O almirante vai avançar para a corrida a Belém. A sua motivação assenta na evolução do Mundo, face ao agravamento da guerra na Ucrânia, à tensão crescente na Europa e à eleição de Donald Trump, bem como em “alguma instabilidade interna que se tem prolongado”.
Como referiu, em entrevista à Rádio Renascença (RR), a 14 de maio, Gouveia e Melo acredita que, se for eleito, “pode contribuir, de forma muito decisiva, para a estruturação da política de médio e longo prazo, com uma visão estratégica, e para as reformas estruturais que, há muitos anos, estão por fazer na sociedade portuguesa”.
Questionado sobre se as posições assumidas pelo atual chefe de Estado terão contribuído para a sua decisão, o candidato admite que é muito diferente dele. A este respeito, comentou: “Não vou comentar as posições do atual Presidente da República [PR]. No entanto, somos pessoas muito diferentes e, caso os Portugueses considerem que eu tenho condições para ser Presidente da República, a minha forma de atuar será muito diferente do atual Presidente.”
Contudo, no momento do anúncio da candidatura não quer preocupar-se com o passado, mas com o futuro, que passa já pelas eleições legislativas. E, quanto a estas, diz ter a expectativa de que os Portugueses escolham bem qual o tipo de governação que querem para o futuro. Tenta “não influenciar em eleições que têm a ver com os partidos políticos”, mas diz que o tempo para o anúncio da candidatura começa a ser curto, porque precisa de enviar convites para a cerimónia. Por outro lado, seria “um segredo muito mal guardado”. Assim, aproveitou o ensejo para dizer, de viva voz, que é candidato, sendo o “anúncio formal da candidatura” a 29 de maio.
Sobre a situação internacional, referiu, em modo telegráfico, o que todos sabemos. Porém, quanto à instabilidade interna, sustenta que “está aos olhos de todos nós”, pois, como desenvolve, “temos tido governos de curta duração, não temos conseguido ter uma governação estável e, num Mundo em mudança, mudando a própria ordem internacional, com uma guerra na Europa e uma instabilidade que põe em causa a própria NATO [Organização do Tratado do Atlântico Norte], que põe em causa o futuro da ordem mundial, todas estas coisas fizeram-me refletir e contribuíram para a minha motivação para avançar.”
Do modo como sendo PR contribuirá para enfrentar estas situações, entende que, “por ser eleito por maioria e não dependente de partidos”, pode contribuir para a estruturação da política, com uma visão estratégica, e para as reformas estruturais que estão por fazer.

*O que fazer:*
#1 Indique se cada afirmação concorda com o excerto sobre a candidatura de Gouveia e Melo, respondendo sim ou não e citando as palavras do texto que o decidem. (a) A entrevista à Rádio Renascença foi dada a 14 de maio. (b) O anúncio formal da candidatura ficou marcado para 29 de maio. (c) O candidato diz que vai atuar de forma semelhante à do atual Presidente.
#2 Escreva o que vem a seguir ao excerto sobre a candidatura de Gouveia e Melo, partindo da última frase.
As linhas que se seguem não são precisas para nada.

(Itens guardados de uma coleção)
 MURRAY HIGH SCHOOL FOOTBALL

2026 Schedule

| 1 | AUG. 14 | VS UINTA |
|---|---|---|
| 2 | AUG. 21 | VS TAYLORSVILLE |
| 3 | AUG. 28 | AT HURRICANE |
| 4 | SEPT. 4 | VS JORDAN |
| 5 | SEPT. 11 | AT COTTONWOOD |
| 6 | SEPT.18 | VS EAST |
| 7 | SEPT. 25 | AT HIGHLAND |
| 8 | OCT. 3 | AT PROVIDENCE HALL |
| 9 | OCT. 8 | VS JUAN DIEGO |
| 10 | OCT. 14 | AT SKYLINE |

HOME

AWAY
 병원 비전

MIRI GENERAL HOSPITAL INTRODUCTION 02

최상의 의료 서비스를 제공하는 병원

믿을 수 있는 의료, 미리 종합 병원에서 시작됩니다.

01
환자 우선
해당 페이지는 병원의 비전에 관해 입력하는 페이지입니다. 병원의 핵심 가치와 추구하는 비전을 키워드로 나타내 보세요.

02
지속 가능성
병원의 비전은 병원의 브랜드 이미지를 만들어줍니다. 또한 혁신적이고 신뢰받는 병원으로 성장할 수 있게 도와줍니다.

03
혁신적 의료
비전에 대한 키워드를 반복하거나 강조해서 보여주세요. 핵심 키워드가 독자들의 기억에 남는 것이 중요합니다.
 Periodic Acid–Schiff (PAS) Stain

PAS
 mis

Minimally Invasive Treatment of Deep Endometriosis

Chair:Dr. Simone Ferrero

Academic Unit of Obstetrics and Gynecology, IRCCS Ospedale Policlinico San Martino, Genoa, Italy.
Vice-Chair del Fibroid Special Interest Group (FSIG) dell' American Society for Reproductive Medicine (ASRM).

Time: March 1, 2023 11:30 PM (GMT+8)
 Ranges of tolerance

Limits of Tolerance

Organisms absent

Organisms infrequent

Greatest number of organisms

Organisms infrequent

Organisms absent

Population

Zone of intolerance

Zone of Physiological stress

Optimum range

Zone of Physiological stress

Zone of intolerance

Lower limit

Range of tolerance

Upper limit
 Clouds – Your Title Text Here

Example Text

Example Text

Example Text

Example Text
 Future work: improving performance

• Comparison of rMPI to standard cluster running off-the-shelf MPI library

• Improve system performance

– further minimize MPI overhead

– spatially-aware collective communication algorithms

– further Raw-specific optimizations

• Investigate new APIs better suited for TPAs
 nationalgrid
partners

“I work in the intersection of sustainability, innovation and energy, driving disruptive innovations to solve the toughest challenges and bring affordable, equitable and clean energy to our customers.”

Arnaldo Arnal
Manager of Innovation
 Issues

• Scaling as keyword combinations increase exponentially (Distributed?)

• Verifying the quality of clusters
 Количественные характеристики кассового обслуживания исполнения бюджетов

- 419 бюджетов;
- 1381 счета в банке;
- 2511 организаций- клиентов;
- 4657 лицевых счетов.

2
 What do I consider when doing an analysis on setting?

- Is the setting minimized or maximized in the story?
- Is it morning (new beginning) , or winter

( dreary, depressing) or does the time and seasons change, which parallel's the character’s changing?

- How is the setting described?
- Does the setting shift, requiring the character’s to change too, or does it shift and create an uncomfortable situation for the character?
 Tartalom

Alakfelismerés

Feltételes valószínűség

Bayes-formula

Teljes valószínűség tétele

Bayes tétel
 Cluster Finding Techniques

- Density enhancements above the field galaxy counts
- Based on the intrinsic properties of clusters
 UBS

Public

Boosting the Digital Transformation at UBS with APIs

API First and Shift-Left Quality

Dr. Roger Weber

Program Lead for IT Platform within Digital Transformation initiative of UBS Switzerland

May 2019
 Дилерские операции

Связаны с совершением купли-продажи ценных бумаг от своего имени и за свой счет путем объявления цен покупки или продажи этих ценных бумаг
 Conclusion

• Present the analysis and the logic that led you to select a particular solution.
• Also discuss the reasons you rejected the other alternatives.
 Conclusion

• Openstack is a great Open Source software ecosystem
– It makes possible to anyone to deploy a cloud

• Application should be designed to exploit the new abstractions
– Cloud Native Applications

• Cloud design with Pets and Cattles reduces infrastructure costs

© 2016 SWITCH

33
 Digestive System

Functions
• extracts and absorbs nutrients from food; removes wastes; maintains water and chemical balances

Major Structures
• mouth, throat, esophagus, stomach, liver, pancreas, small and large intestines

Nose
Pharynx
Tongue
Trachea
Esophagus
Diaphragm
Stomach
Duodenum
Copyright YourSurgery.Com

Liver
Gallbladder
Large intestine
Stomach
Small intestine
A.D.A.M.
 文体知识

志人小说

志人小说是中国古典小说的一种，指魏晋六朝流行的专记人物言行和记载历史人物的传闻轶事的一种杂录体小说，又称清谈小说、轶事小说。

*Respostas:*
#1
(a) Sim: "em entrevista à Rádio Renascença (RR), a 14 de maio".
(b) Sim: "sendo o “anúncio formal da candidatura” a 29 de maio".
(c) Não: "a minha forma de atuar será muito diferente do atual Presidente."

#2
Considerou o anúncio da candidatura só para depois das legislativas, para não interferir, no tempo de o eleitorado ser informado das propostas para a futura governação do país, pois, na sua opinião, “há muito tempo para as presidenciais e há pouco tempo para as legislativas”. Assim, o importante é o público estar concentrado nessas propostas. Porém, não ter assumido a candidatura não lhe retirou “o direito de intervir publicamente ou [de] responder a convites pontuais e expressar o que pensa”, pois, se os Portugueses o querem ouvir sobre determinado assunto, não se sente “obrigado a ficar calado”.
Um dos temas que o almirante colocou na agenda foi o da Defesa, pelo que foi interpelado sobre como Portugal, um país de pequena escala, assegurará a sua soberania, quando impera a lei do mais forte. A isto respondeu que, mesmo as superpotências não têm soberania total, sendo pela perceção da soberania, sempre relativa, e pela utilização inteligente dos diversos fatores de soberania que se pode ficar numa situação melhor ou pior, em liberdade de ação. Assim, por boa diplomacia, pela posição geográfica, pelo prestígio das forças armadas, pelas alianças, pela nossa cultura histórica e pela cultura de povos amigos, que fomos ajudando a construir, teremos alguma soberania, que “deve ser multiplicada”.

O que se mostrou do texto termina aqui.